L’auteure/compositrice/interprète GiedRé évoque son enfance et celle de sa maman dans les années 80-90 en Lituanie (pays l’ex-URSS, à l’époque sous régime communiste). Elle raconte les tickets de rationnement, la guerre, l’espionnage, mais aussi le partage, l’entraide et la communauté.

Tenpenskoi ?
Je n’ai pas pu m’empêcher de me dire, au fil de ma lecture, que c’était le genre d’ouvrage qu’on devrait inclure dans les programmes d’Histoire. Avant de parler de dates, de traités. Avant de parler géopolitique et courant philosophique. Juste pour donner un contexte à tout ce bazar. Laisser quelqu’un qui nous raconte objectivement, sans nous dire que c’était bien ou mal, nous expliquer ce qu’il a vécu, sans en faire des tartines sur des romans de 1500 pages. Parce qu’ici, on différencie l’idéologie du régime communiste, et le comportement des hommes, femmes et enfants qui vivaient sous ce régime. Ca, c’est ma première impression.

[Extraits de données]
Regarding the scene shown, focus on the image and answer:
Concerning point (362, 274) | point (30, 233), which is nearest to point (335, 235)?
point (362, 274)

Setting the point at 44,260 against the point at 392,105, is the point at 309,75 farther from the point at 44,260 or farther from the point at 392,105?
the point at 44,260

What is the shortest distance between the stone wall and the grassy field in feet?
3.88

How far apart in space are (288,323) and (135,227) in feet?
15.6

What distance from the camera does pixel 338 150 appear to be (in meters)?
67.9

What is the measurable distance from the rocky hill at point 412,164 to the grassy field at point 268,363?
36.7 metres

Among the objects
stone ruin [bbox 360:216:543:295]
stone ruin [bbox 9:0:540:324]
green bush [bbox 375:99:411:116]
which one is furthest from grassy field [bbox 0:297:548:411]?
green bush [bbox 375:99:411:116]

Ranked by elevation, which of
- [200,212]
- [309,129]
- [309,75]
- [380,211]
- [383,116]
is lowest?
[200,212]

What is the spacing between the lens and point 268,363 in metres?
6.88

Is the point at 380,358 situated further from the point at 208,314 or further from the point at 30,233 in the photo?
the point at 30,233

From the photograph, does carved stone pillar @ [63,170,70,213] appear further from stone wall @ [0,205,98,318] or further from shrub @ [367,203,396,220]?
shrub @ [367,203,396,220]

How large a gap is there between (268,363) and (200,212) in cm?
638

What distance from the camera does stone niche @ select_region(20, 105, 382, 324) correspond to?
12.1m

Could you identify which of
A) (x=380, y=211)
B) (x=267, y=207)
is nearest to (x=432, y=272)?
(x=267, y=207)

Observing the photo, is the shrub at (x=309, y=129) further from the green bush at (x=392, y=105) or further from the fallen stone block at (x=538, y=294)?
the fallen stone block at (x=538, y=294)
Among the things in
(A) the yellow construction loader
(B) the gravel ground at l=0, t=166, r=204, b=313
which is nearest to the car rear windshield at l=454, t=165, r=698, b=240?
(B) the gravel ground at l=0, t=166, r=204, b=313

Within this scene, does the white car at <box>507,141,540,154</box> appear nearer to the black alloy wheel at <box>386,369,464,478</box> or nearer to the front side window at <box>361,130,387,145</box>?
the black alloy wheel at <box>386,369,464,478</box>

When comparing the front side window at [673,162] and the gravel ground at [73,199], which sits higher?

[Consignes]
a - Reproduisez fidèlement, dans la critique du livre de GiedRé, le passage qui va de « L’auteure/compositrice/interprète GiedRé évoque » jusqu'à « et la communauté. » inclus.
b - Relevez chacune des lignes de données ci-dessus qui contient la chaîne « bbox », en tenant compte de la casse.

[Corrigé]
a -
L’auteure/compositrice/interprète GiedRé évoque son enfance et celle de sa maman dans les années 80-90 en Lituanie (pays l’ex-URSS, à l’époque sous régime communiste). Elle raconte les tickets de rationnement, la guerre, l’espionnage, mais aussi le partage, l’entraide et la communauté.

b -
stone ruin [bbox 360:216:543:295]
stone ruin [bbox 9:0:540:324]
green bush [bbox 375:99:411:116]
which one is furthest from grassy field [bbox 0:297:548:411]?
green bush [bbox 375:99:411:116]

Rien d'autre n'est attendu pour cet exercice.